■ **Task instructions**
(a) Say whether each statement agrees with the text on filovirus-like elements, answering yes or no and quoting the deciding words: (i) The PCR primers were designed to look for integration sites in the tammar wallaby, the little brown bat, and the big brown bat. (ii) Filoviruses replicate in the nucleus. (iii) The rat-mouse orthology gives a maximum date for NIRV formation.
(b) Write out the stretch of the text on filovirus-like elements from "One hypothesis is" through "co-evolution over time?", character for character.

■ **Selected text**
BEGIN

One of the scary things about filoviruses (eg Ebola, Marburg)… is that we dont know where they comes from. We know how polio is transmitted. We know how HIV-1 is transmitted. We know how influenza is transmitted. We know how rabies is transmitted.
Even if you dont have good vaccines or good therapies, if you know where a virus comes from or how it is transmitted, you can take steps to prevent illness.
One hypothesis is that small mammals are the natural reservoir. A way to look for that would be to study the immunology of lots of small mammals– Do they have intrinsic/innate defenses against these viruses, suggesting a co-evolution over time?
Um, some folks in Buffalo, NY did a bit better than that.
We detected integrated filovirus-like elements in the genomes of bats, rodents, shrews, tenrecs and marsupials. Moreover, some filovirus-like elements were transcribed and the detected mammalian elements were homologous to a fragment of the filovirus genome whose expression is known to interfere with the assembly of Ebolavirus. The phylogenetic evidence strongly indicated that the direction of transfer was from virus to mammal. Eutherians other than bats, rodents, and insectivores (i.e., the candidate reservoir taxa for filoviruses) were significantly underrepresented in the taxa with detected integrated filovirus-like elements. The existence of orthologous filovirus-like elements shared among mammalian genera whose divergence dates have been estimated suggests that filoviruses are at least tens of millions of years old.
This should not happen. Filoviruses are not retroviral, and they do not replicate in the nucleus. So:
1) a filovirus has to be in a germ line cell, MISTAKE
2) the virus needs to get its genome into the nucleus, MISTAKE
3) the virus needs to co-opt the reverse transcriptase activity of an endogenous retroviral element, MISTAKE
4) the filovirus cDNA needs to be integrated into the host DNA, MISTAKE
5) the cell where all of these mistakes are made needs to be successfully fertilized, carried to term, grow up, and have offspring
Wow. I guess in an infinite universe, anything can happen, but daaaaamn!
How did they go about finding these improbable miracles?
First, they did a simple tBLASTn search. Take an amino acid sequence you know (in this case, the Marburg NP gene) and look for nucleotides that code for that series of amino acids in any of GeneBanks uploaded sequences. And any hit that has a good ‘expect value’ means the sequences are the same, and its probably not by chance.
They found sequences in a handful of small mammals and marsupials.
To double-check their digital findings, they designed PCR primers to look for filovirus integration sites in the tammar wallaby, the little brown bat, and the big brown bat. The sequences were what they should be, and where they should be.
They even found that these genes were transcribed into RNA in some tissues! This might be by chance, but also possibly by design– these transcripts could act as RNA interference against real filovirus infections (which the authors hope will be investigated in the future), as some small mammals (mice and guinea pigs) are resistant to infection.
Now, the question many of you want an answer for– if this endogenization event is so rare, do the endogenous filovirus sites follow common descent?
Well, not all of the animals compared have appropriately detailed chormosomal maps to make that distinction, except for mice and rats:
A clear indicator of antiquity is the syntenous genomic location of a rat and mouse filovirus-like NIRV (Fig. 7A, B). These are the same copies that have a sister group relationship (Fig. 2). It is unlikely that integration of filovirus NP genes at the same genomic position occurred independently in rats and mice. The rat-mouse orthology provides a minimum date of NIRV formation at 12 to 24 MY[31, 32].
NIRV = non-retroviral integrated RNA viruses, heh.
But yes, NIRVs support common descent, just like ERVs. YAY!

END

■ **Records from a data collection**

BEGIN

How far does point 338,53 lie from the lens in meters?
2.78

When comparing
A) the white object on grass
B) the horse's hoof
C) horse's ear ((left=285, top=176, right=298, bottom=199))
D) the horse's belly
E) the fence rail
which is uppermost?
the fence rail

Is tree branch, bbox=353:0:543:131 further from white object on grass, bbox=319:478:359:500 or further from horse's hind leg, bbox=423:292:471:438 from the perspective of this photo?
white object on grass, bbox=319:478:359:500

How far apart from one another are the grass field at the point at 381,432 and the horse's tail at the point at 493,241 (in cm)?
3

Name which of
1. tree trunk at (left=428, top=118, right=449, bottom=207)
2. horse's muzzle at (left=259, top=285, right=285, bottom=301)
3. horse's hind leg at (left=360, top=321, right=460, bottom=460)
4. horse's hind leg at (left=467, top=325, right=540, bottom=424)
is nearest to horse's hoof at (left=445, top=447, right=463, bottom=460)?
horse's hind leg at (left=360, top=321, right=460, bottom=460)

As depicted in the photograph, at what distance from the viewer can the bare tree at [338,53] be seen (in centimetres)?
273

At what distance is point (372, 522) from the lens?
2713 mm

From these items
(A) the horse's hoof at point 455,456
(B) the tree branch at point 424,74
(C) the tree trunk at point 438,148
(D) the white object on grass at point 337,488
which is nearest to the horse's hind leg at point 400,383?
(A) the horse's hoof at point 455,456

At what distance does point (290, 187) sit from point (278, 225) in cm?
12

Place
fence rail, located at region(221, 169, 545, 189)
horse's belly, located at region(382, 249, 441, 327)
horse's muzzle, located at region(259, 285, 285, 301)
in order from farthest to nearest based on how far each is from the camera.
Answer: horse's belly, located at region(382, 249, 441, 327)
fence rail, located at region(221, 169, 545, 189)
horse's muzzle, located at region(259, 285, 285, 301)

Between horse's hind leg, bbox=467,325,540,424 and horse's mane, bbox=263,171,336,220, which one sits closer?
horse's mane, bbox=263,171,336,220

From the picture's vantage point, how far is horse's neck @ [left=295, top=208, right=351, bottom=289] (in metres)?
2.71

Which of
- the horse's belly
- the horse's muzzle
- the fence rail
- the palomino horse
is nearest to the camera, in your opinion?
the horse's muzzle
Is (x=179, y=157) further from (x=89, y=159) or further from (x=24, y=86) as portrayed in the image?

END

■ **Solution list**
(a)
(i) Yes: "they designed PCR primers to look for filovirus integration sites in the tammar wallaby, the little brown bat, and the big brown bat"
(ii) No: "Filoviruses are not retroviral, and they do not replicate in the nucleus."
(iii) No: "The rat-mouse orthology provides a minimum date of NIRV formation at 12 to 24 MY"

(b)
One hypothesis is that small mammals are the natural reservoir. A way to look for that would be to study the immunology of lots of small mammals– Do they have intrinsic/innate defenses against these viruses, suggesting a co-evolution over time?